CONICET | Buscador de Institutos y Recursos Humanos

C-glycosyl flavones are specialized compounds that belong to the flavonoid family of specialized compounds and they have been shown to confer natural resistance against corn earworm (Helicoverpa zea), a devastating pest of maize. They accumulate in silks where they exert their biocidal action when ingested by the worm, and to a lesser extent in pericarps, the outermost layer of the maize kernel. This research focuses on the biosynthesis of the C-glycosyl flavone (CGF) maysin, in which the R2R3-MYB transcription factor P1 (or its paralog P2) and the loci salmon silks 1 (SM1), salmon silks 2 (SM2) and recessive enhancer of maysin 1 (REM1) have been proposed to be responsible for the formation and accumulation of CGFs in silks. Salmon silks mutants present a salmon silk phenotype and are positive for the silk browning reaction, which is evident only in the presence of P1 or P2, supporting their involvement in the control of maysin biosynthesis.
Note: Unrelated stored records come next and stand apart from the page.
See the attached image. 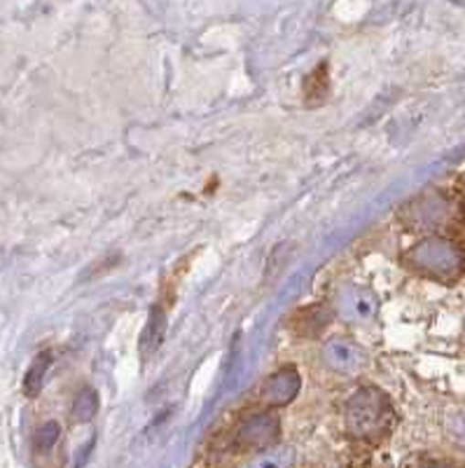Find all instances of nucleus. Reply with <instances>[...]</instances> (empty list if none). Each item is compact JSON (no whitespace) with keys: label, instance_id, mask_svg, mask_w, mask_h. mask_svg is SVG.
Instances as JSON below:
<instances>
[{"label":"nucleus","instance_id":"nucleus-1","mask_svg":"<svg viewBox=\"0 0 465 468\" xmlns=\"http://www.w3.org/2000/svg\"><path fill=\"white\" fill-rule=\"evenodd\" d=\"M396 426L391 399L379 388H360L346 403V431L360 442L376 445Z\"/></svg>","mask_w":465,"mask_h":468},{"label":"nucleus","instance_id":"nucleus-2","mask_svg":"<svg viewBox=\"0 0 465 468\" xmlns=\"http://www.w3.org/2000/svg\"><path fill=\"white\" fill-rule=\"evenodd\" d=\"M412 267L426 277L454 282L463 271V250L447 239H426L407 253Z\"/></svg>","mask_w":465,"mask_h":468},{"label":"nucleus","instance_id":"nucleus-3","mask_svg":"<svg viewBox=\"0 0 465 468\" xmlns=\"http://www.w3.org/2000/svg\"><path fill=\"white\" fill-rule=\"evenodd\" d=\"M279 417L274 412H258V415H250L241 421L234 441H237L238 447H244V450L267 452L279 441Z\"/></svg>","mask_w":465,"mask_h":468},{"label":"nucleus","instance_id":"nucleus-4","mask_svg":"<svg viewBox=\"0 0 465 468\" xmlns=\"http://www.w3.org/2000/svg\"><path fill=\"white\" fill-rule=\"evenodd\" d=\"M301 387L300 375L292 370V367H286V370H279L276 375H271L265 384H262V391H259V399L267 408H280V405L291 403L297 396Z\"/></svg>","mask_w":465,"mask_h":468},{"label":"nucleus","instance_id":"nucleus-5","mask_svg":"<svg viewBox=\"0 0 465 468\" xmlns=\"http://www.w3.org/2000/svg\"><path fill=\"white\" fill-rule=\"evenodd\" d=\"M325 356L333 363L334 370H351L360 363V351L355 346H351L349 342H333V345L325 349Z\"/></svg>","mask_w":465,"mask_h":468},{"label":"nucleus","instance_id":"nucleus-6","mask_svg":"<svg viewBox=\"0 0 465 468\" xmlns=\"http://www.w3.org/2000/svg\"><path fill=\"white\" fill-rule=\"evenodd\" d=\"M49 363H52V356H49L48 351H45L43 356H37L36 361H33V366L28 367L26 378H24V391H26V396L40 394V388H43V382H45V375H48V370H49Z\"/></svg>","mask_w":465,"mask_h":468},{"label":"nucleus","instance_id":"nucleus-7","mask_svg":"<svg viewBox=\"0 0 465 468\" xmlns=\"http://www.w3.org/2000/svg\"><path fill=\"white\" fill-rule=\"evenodd\" d=\"M164 335H166V316L162 309L154 307L153 312H150V324L148 328H145V335H143L145 351L157 349V346L162 345V340H164Z\"/></svg>","mask_w":465,"mask_h":468},{"label":"nucleus","instance_id":"nucleus-8","mask_svg":"<svg viewBox=\"0 0 465 468\" xmlns=\"http://www.w3.org/2000/svg\"><path fill=\"white\" fill-rule=\"evenodd\" d=\"M99 410V396L94 388H82L73 400V420L90 421Z\"/></svg>","mask_w":465,"mask_h":468},{"label":"nucleus","instance_id":"nucleus-9","mask_svg":"<svg viewBox=\"0 0 465 468\" xmlns=\"http://www.w3.org/2000/svg\"><path fill=\"white\" fill-rule=\"evenodd\" d=\"M292 462H295L292 447H274V450H267V452L253 463V468H291Z\"/></svg>","mask_w":465,"mask_h":468},{"label":"nucleus","instance_id":"nucleus-10","mask_svg":"<svg viewBox=\"0 0 465 468\" xmlns=\"http://www.w3.org/2000/svg\"><path fill=\"white\" fill-rule=\"evenodd\" d=\"M58 438H61V426H58L57 421H48V424H43L37 429L36 450L37 452H48V450H52V447L57 445Z\"/></svg>","mask_w":465,"mask_h":468},{"label":"nucleus","instance_id":"nucleus-11","mask_svg":"<svg viewBox=\"0 0 465 468\" xmlns=\"http://www.w3.org/2000/svg\"><path fill=\"white\" fill-rule=\"evenodd\" d=\"M414 468H459L449 462H438V459H428V462H418Z\"/></svg>","mask_w":465,"mask_h":468},{"label":"nucleus","instance_id":"nucleus-12","mask_svg":"<svg viewBox=\"0 0 465 468\" xmlns=\"http://www.w3.org/2000/svg\"><path fill=\"white\" fill-rule=\"evenodd\" d=\"M463 187H465V176H463Z\"/></svg>","mask_w":465,"mask_h":468}]
</instances>
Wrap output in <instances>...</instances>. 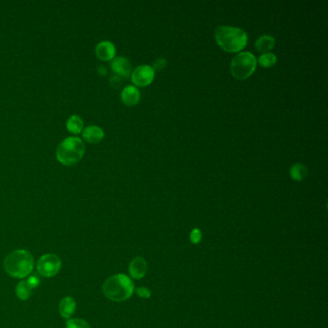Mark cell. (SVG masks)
<instances>
[{
	"mask_svg": "<svg viewBox=\"0 0 328 328\" xmlns=\"http://www.w3.org/2000/svg\"><path fill=\"white\" fill-rule=\"evenodd\" d=\"M136 293H137V295H139L140 298H145V299H148V298H149V297L151 296V292H150V290L147 287L137 288Z\"/></svg>",
	"mask_w": 328,
	"mask_h": 328,
	"instance_id": "obj_21",
	"label": "cell"
},
{
	"mask_svg": "<svg viewBox=\"0 0 328 328\" xmlns=\"http://www.w3.org/2000/svg\"><path fill=\"white\" fill-rule=\"evenodd\" d=\"M66 129L74 135H78L84 129V122L79 115H71L66 121Z\"/></svg>",
	"mask_w": 328,
	"mask_h": 328,
	"instance_id": "obj_15",
	"label": "cell"
},
{
	"mask_svg": "<svg viewBox=\"0 0 328 328\" xmlns=\"http://www.w3.org/2000/svg\"><path fill=\"white\" fill-rule=\"evenodd\" d=\"M121 98L126 106H135L139 103L140 92L135 86H127L122 91Z\"/></svg>",
	"mask_w": 328,
	"mask_h": 328,
	"instance_id": "obj_12",
	"label": "cell"
},
{
	"mask_svg": "<svg viewBox=\"0 0 328 328\" xmlns=\"http://www.w3.org/2000/svg\"><path fill=\"white\" fill-rule=\"evenodd\" d=\"M3 267L10 276L17 279L25 278L33 271V256L25 249L14 250L5 257Z\"/></svg>",
	"mask_w": 328,
	"mask_h": 328,
	"instance_id": "obj_2",
	"label": "cell"
},
{
	"mask_svg": "<svg viewBox=\"0 0 328 328\" xmlns=\"http://www.w3.org/2000/svg\"><path fill=\"white\" fill-rule=\"evenodd\" d=\"M257 66V59L250 52H241L233 58L231 63V74L239 80H245L251 76Z\"/></svg>",
	"mask_w": 328,
	"mask_h": 328,
	"instance_id": "obj_5",
	"label": "cell"
},
{
	"mask_svg": "<svg viewBox=\"0 0 328 328\" xmlns=\"http://www.w3.org/2000/svg\"><path fill=\"white\" fill-rule=\"evenodd\" d=\"M96 55L101 61H112L115 59L116 50L113 42L109 41H103L99 42L96 46Z\"/></svg>",
	"mask_w": 328,
	"mask_h": 328,
	"instance_id": "obj_9",
	"label": "cell"
},
{
	"mask_svg": "<svg viewBox=\"0 0 328 328\" xmlns=\"http://www.w3.org/2000/svg\"><path fill=\"white\" fill-rule=\"evenodd\" d=\"M76 310V302L72 296L64 297L59 304V313L64 319H72Z\"/></svg>",
	"mask_w": 328,
	"mask_h": 328,
	"instance_id": "obj_13",
	"label": "cell"
},
{
	"mask_svg": "<svg viewBox=\"0 0 328 328\" xmlns=\"http://www.w3.org/2000/svg\"><path fill=\"white\" fill-rule=\"evenodd\" d=\"M86 147L78 137H68L62 140L56 148V158L60 164L74 166L81 161Z\"/></svg>",
	"mask_w": 328,
	"mask_h": 328,
	"instance_id": "obj_4",
	"label": "cell"
},
{
	"mask_svg": "<svg viewBox=\"0 0 328 328\" xmlns=\"http://www.w3.org/2000/svg\"><path fill=\"white\" fill-rule=\"evenodd\" d=\"M218 45L227 52H238L247 44V34L245 30L233 26H219L215 31Z\"/></svg>",
	"mask_w": 328,
	"mask_h": 328,
	"instance_id": "obj_3",
	"label": "cell"
},
{
	"mask_svg": "<svg viewBox=\"0 0 328 328\" xmlns=\"http://www.w3.org/2000/svg\"><path fill=\"white\" fill-rule=\"evenodd\" d=\"M134 292V282L129 276L123 273H119L109 277L102 285L103 295L108 299L115 302H122L129 299Z\"/></svg>",
	"mask_w": 328,
	"mask_h": 328,
	"instance_id": "obj_1",
	"label": "cell"
},
{
	"mask_svg": "<svg viewBox=\"0 0 328 328\" xmlns=\"http://www.w3.org/2000/svg\"><path fill=\"white\" fill-rule=\"evenodd\" d=\"M155 71L151 66H139L132 73V82L138 87H147L154 80Z\"/></svg>",
	"mask_w": 328,
	"mask_h": 328,
	"instance_id": "obj_7",
	"label": "cell"
},
{
	"mask_svg": "<svg viewBox=\"0 0 328 328\" xmlns=\"http://www.w3.org/2000/svg\"><path fill=\"white\" fill-rule=\"evenodd\" d=\"M274 45H275V40L272 36L270 35L261 36L255 43L256 50L263 54L269 53V51H271L274 48Z\"/></svg>",
	"mask_w": 328,
	"mask_h": 328,
	"instance_id": "obj_14",
	"label": "cell"
},
{
	"mask_svg": "<svg viewBox=\"0 0 328 328\" xmlns=\"http://www.w3.org/2000/svg\"><path fill=\"white\" fill-rule=\"evenodd\" d=\"M32 294V289L26 281H19L16 287V295L20 300H27Z\"/></svg>",
	"mask_w": 328,
	"mask_h": 328,
	"instance_id": "obj_17",
	"label": "cell"
},
{
	"mask_svg": "<svg viewBox=\"0 0 328 328\" xmlns=\"http://www.w3.org/2000/svg\"><path fill=\"white\" fill-rule=\"evenodd\" d=\"M66 328H90V324L83 319H68Z\"/></svg>",
	"mask_w": 328,
	"mask_h": 328,
	"instance_id": "obj_19",
	"label": "cell"
},
{
	"mask_svg": "<svg viewBox=\"0 0 328 328\" xmlns=\"http://www.w3.org/2000/svg\"><path fill=\"white\" fill-rule=\"evenodd\" d=\"M111 67L118 76L126 78L132 74V66L129 60L125 57H116L112 60Z\"/></svg>",
	"mask_w": 328,
	"mask_h": 328,
	"instance_id": "obj_10",
	"label": "cell"
},
{
	"mask_svg": "<svg viewBox=\"0 0 328 328\" xmlns=\"http://www.w3.org/2000/svg\"><path fill=\"white\" fill-rule=\"evenodd\" d=\"M62 268V260L56 254H44L37 263L38 272L43 277H52L56 275Z\"/></svg>",
	"mask_w": 328,
	"mask_h": 328,
	"instance_id": "obj_6",
	"label": "cell"
},
{
	"mask_svg": "<svg viewBox=\"0 0 328 328\" xmlns=\"http://www.w3.org/2000/svg\"><path fill=\"white\" fill-rule=\"evenodd\" d=\"M104 131L101 127L97 125H89L84 128L82 131V138L84 140L90 144H97L101 142L104 138Z\"/></svg>",
	"mask_w": 328,
	"mask_h": 328,
	"instance_id": "obj_11",
	"label": "cell"
},
{
	"mask_svg": "<svg viewBox=\"0 0 328 328\" xmlns=\"http://www.w3.org/2000/svg\"><path fill=\"white\" fill-rule=\"evenodd\" d=\"M290 176L295 181H302L307 176V169L302 164L293 165L290 169Z\"/></svg>",
	"mask_w": 328,
	"mask_h": 328,
	"instance_id": "obj_16",
	"label": "cell"
},
{
	"mask_svg": "<svg viewBox=\"0 0 328 328\" xmlns=\"http://www.w3.org/2000/svg\"><path fill=\"white\" fill-rule=\"evenodd\" d=\"M26 282H27V284L29 285V287L31 288V289H36L40 285V279L38 278V276H36V275L30 276L29 278L26 280Z\"/></svg>",
	"mask_w": 328,
	"mask_h": 328,
	"instance_id": "obj_23",
	"label": "cell"
},
{
	"mask_svg": "<svg viewBox=\"0 0 328 328\" xmlns=\"http://www.w3.org/2000/svg\"><path fill=\"white\" fill-rule=\"evenodd\" d=\"M99 74H101V75H104V74H106V68L104 67V66H99Z\"/></svg>",
	"mask_w": 328,
	"mask_h": 328,
	"instance_id": "obj_24",
	"label": "cell"
},
{
	"mask_svg": "<svg viewBox=\"0 0 328 328\" xmlns=\"http://www.w3.org/2000/svg\"><path fill=\"white\" fill-rule=\"evenodd\" d=\"M258 62H259V65H260V66L268 68V67H271V66H274V65L276 64L277 57H276L275 54L269 52V53L262 54V55L259 57Z\"/></svg>",
	"mask_w": 328,
	"mask_h": 328,
	"instance_id": "obj_18",
	"label": "cell"
},
{
	"mask_svg": "<svg viewBox=\"0 0 328 328\" xmlns=\"http://www.w3.org/2000/svg\"><path fill=\"white\" fill-rule=\"evenodd\" d=\"M167 66V60L166 59H164V58H159V59H157L156 60L155 62H154V64H153V69L154 71H162V69H164L165 66Z\"/></svg>",
	"mask_w": 328,
	"mask_h": 328,
	"instance_id": "obj_22",
	"label": "cell"
},
{
	"mask_svg": "<svg viewBox=\"0 0 328 328\" xmlns=\"http://www.w3.org/2000/svg\"><path fill=\"white\" fill-rule=\"evenodd\" d=\"M128 271L131 278L136 279V280L144 278L148 271L147 261L145 260V258L140 256L135 257L129 264Z\"/></svg>",
	"mask_w": 328,
	"mask_h": 328,
	"instance_id": "obj_8",
	"label": "cell"
},
{
	"mask_svg": "<svg viewBox=\"0 0 328 328\" xmlns=\"http://www.w3.org/2000/svg\"><path fill=\"white\" fill-rule=\"evenodd\" d=\"M201 239H202V233H201L200 229L194 228L191 231V233H190V241L192 242V244H194V245L199 244Z\"/></svg>",
	"mask_w": 328,
	"mask_h": 328,
	"instance_id": "obj_20",
	"label": "cell"
}]
</instances>
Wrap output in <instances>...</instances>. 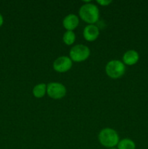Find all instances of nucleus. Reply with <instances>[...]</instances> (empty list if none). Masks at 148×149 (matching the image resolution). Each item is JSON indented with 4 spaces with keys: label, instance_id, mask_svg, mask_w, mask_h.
I'll return each instance as SVG.
<instances>
[{
    "label": "nucleus",
    "instance_id": "nucleus-14",
    "mask_svg": "<svg viewBox=\"0 0 148 149\" xmlns=\"http://www.w3.org/2000/svg\"><path fill=\"white\" fill-rule=\"evenodd\" d=\"M3 22H4V19H3L2 15H1L0 14V27H1V26H2Z\"/></svg>",
    "mask_w": 148,
    "mask_h": 149
},
{
    "label": "nucleus",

Even though mutant analyses suggested SM2 has rhamnosyl transferase activity, and that SM1 is involved in the last dehydration step, the identification of the genes responsible for these reactions has yet to be determined. In addition, there has been no activity proposed for REM1 and where it could be placed in the pathway. Starting-off with the hypothesis that P1/P2 regulates these loci, we are searching for candidate genes by analyzing RNA-Seq derived from P1-rr and P1-ww pericarps and silks focusing on genes that are highly expressed in P1-rr tissues in the mapping intervals for each of these loci. Candidate gene analysis and biochemical characterization will help us elucidate the products of the SM1, SM2 and REM1 loci, and expand our knowledge of the branch of the flavonoid pathway that leads to C-glycosyl flavones formation. This Project is funded by NSF DBI-0701405 and IOS-1125620.